### GIVEN ENTRIES
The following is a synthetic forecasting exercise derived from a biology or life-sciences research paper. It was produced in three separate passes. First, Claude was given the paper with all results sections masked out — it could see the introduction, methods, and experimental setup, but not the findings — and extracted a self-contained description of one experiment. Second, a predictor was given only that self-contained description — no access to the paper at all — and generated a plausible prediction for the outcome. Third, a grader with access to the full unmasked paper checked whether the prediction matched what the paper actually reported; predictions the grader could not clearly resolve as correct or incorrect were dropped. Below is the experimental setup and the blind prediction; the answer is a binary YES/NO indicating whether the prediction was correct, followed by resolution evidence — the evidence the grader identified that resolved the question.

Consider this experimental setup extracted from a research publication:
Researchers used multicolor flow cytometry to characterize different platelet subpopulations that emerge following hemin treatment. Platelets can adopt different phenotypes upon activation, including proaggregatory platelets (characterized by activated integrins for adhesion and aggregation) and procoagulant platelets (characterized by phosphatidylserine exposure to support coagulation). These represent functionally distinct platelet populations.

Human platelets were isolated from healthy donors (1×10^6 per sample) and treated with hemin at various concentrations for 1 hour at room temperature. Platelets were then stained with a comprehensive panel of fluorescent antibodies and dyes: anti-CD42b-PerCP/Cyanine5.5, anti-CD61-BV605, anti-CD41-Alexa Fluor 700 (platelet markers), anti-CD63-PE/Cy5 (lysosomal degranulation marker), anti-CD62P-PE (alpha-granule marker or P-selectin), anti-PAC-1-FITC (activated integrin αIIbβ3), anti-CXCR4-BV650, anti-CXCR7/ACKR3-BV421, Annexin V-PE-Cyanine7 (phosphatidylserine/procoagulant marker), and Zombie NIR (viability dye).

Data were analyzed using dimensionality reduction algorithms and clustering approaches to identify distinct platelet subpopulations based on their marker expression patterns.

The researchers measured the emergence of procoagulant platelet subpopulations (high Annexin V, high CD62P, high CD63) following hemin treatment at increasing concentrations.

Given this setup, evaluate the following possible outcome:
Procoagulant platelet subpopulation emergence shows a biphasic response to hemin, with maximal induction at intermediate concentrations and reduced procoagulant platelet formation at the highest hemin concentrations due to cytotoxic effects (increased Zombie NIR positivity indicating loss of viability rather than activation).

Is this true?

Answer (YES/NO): NO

### AIM OF THE EXERCISE
Copy each line of the listing that contains the string "activated".

### OUTPUT FOR THIS TASK
Researchers used multicolor flow cytometry to characterize different platelet subpopulations that emerge following hemin treatment. Platelets can adopt different phenotypes upon activation, including proaggregatory platelets (characterized by activated integrins for adhesion and aggregation) and procoagulant platelets (characterized by phosphatidylserine exposure to support coagulation). These represent functionally distinct platelet populations.
Human platelets were isolated from healthy donors (1×10^6 per sample) and treated with hemin at various concentrations for 1 hour at room temperature. Platelets were then stained with a comprehensive panel of fluorescent antibodies and dyes: anti-CD42b-PerCP/Cyanine5.5, anti-CD61-BV605, anti-CD41-Alexa Fluor 700 (platelet markers), anti-CD63-PE/Cy5 (lysosomal degranulation marker), anti-CD62P-PE (alpha-granule marker or P-selectin), anti-PAC-1-FITC (activated integrin αIIbβ3), anti-CXCR4-BV650, anti-CXCR7/ACKR3-BV421, Annexin V-PE-Cyanine7 (phosphatidylserine/procoagulant marker), and Zombie NIR (viability dye).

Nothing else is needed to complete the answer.